A pressa para a conclusão das obras agrava a falta de compromissos das empresas com a segurança dos trabalhadores. Na Copa do Mundo de 2014, por exemplo, nove brasileiros morreram na construção de estádios – que se somaram aos mais de 1.400 trabalhadores da construção civil que foram vítimas de acidentes fatais entre 2010 e 2014, de acordo com informações do Anuário Estatístico de Acidentes de Trabalho (AEAT) .

LEIA: Copa do Mundo no Catar: Empresas ‘escondiam trabalhadores’ durante inspeções em estádios, aponta relatório

Não há uma estimativa de quantos trabalhadores morreram em obras de preparação para a Copa e o governo do Catar não garante transparência sobre isso.

A Organização Internacional do Trabalho afirma que, em 2020, houve pelo menos 50 mortes e 500 feridos relacionadas ao trabalho naquele país. No começo do ano passado, o jornal inglês The Guardian publicou uma estimativa de 6.571 mortes de trabalhadores de Bangladesh, Índia, Nepal, Paquistão e Sri Lanka no Catar entre 2010 e 2020, sem afirmar quantos estavam atuando na preparação da Copa.

A Copa do Mundo no Catar e seus problemas [Sabaaneh/Monitor do Oriente Médio]

“Tanto no Catar quanto no Brasil, foram acidentes trabalhistas passíveis de serem evitados. Uma análise de risco adequada, uso de equipamentos de proteção, treinamento dos trabalhadores, tudo isso são fatores que poderiam ter evitado essas mortes”, afirma Giuliana Cassiano, auditora fiscal do Ministério do Trabalho.

A mão-de-obra da construção civil tanto aqui quanto no país sede da Copa não são muito diferentes. A maior parte dos trabalhadores encontrados em situações degradantes nos canteiros de obras são jovens e negros que saem de regiões pobres com pouca oferta de emprego. Normalmente, são aliciados ilegalmente e partem para locais que apresentam um “boom” de crescimento – conjunto de características que possibilitam a superexploração do trabalho.

Apesar de, no Brasil, a maioria dos resgatados da escravidão na construção civil serem brasileiros, também já houve resgates de haitianos e de cidadãos de outras nacionalidades. No Catar, os explorados são estrangeiros.
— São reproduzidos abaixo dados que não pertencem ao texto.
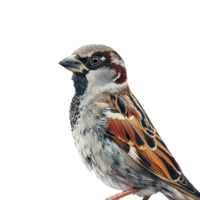 Sparrow on transparent background png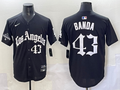 Men's Los Angeles Dodgers Anthony Banda #43 Black Limited Player Jersey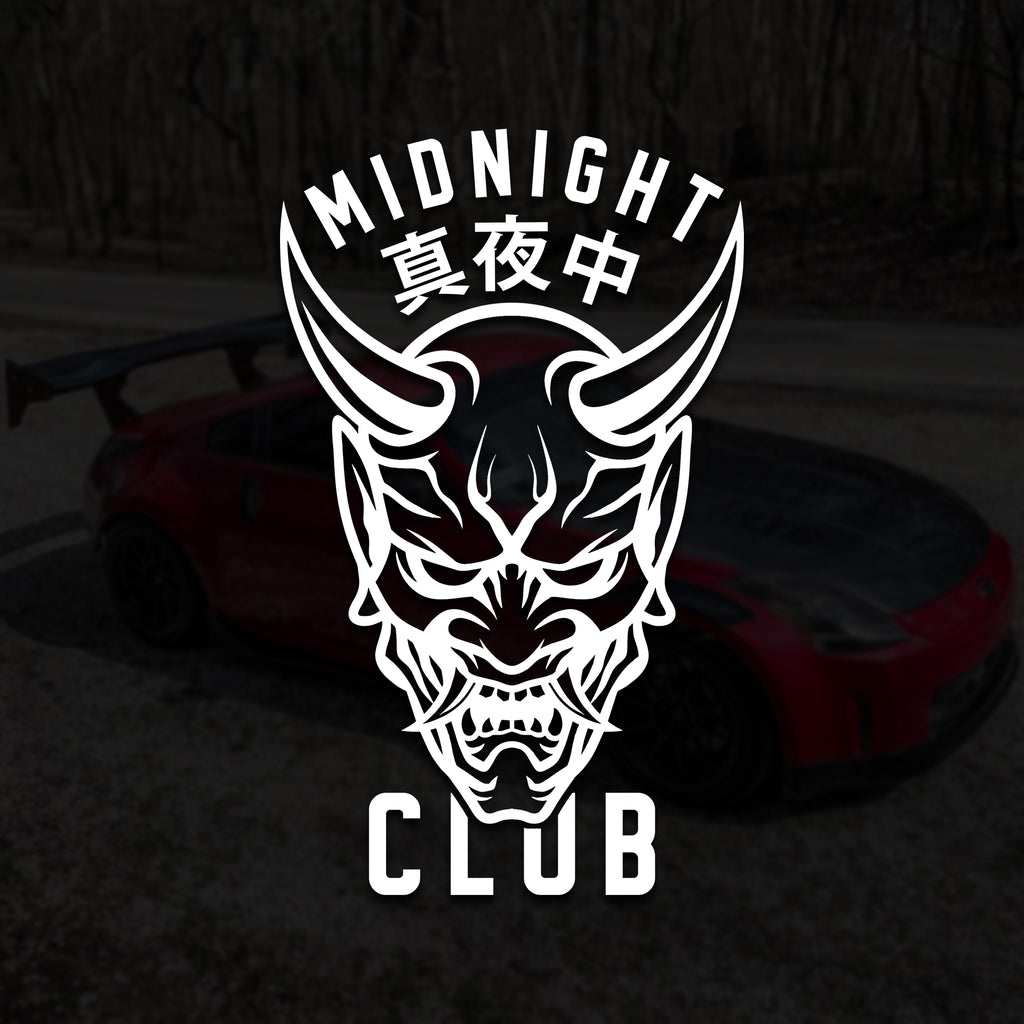 JDM Oni Mask Midnight Club Vinyl Decal | Samurai Japanese Exhaust Stre –  Quantum Pro Shop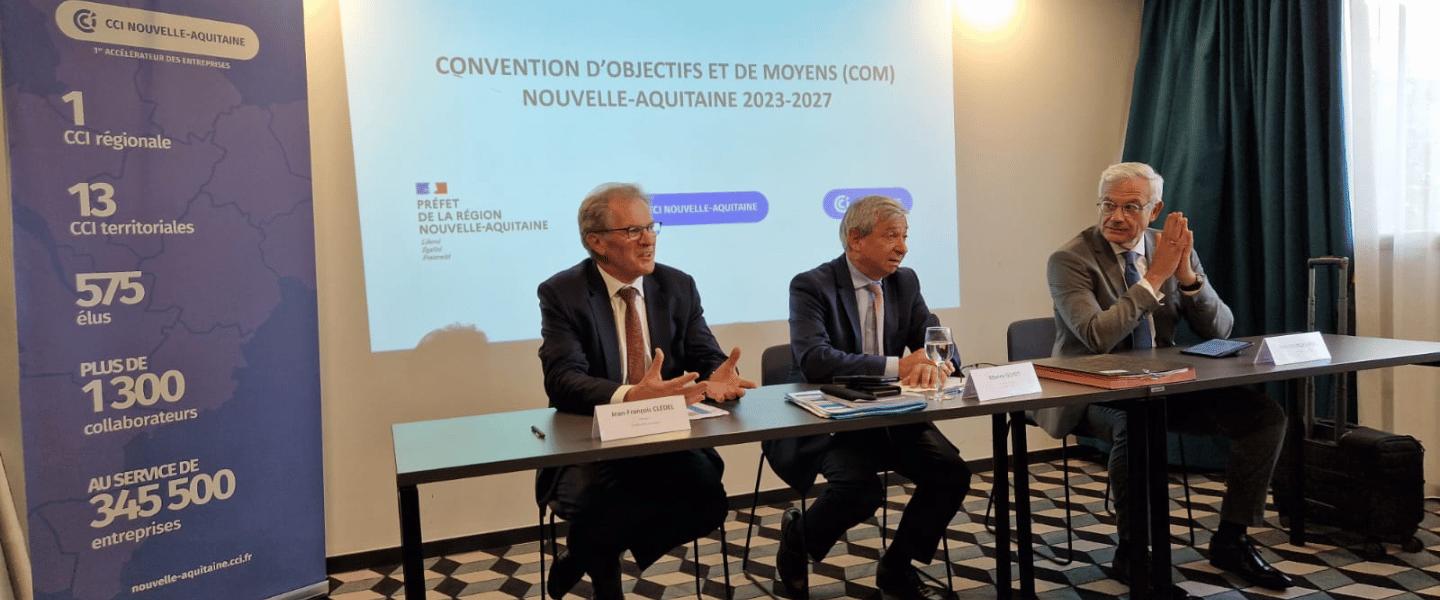 signature com CCI Nouvelle Aquitaine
O quadro piora com a exigência de metas e a possibilidade de terceirização e subcontratação. “Isso pulveriza a responsabilidade e desemboca nas costas do trabalhador, que é quem paga o preço dessa estrutura de descaso”, pontua Christiane Nogueira, procuradora do trabalho. “São raízes profundas de desrespeito e de violações da dignidade dos trabalhadores, como se não tivessem direitos”, completa.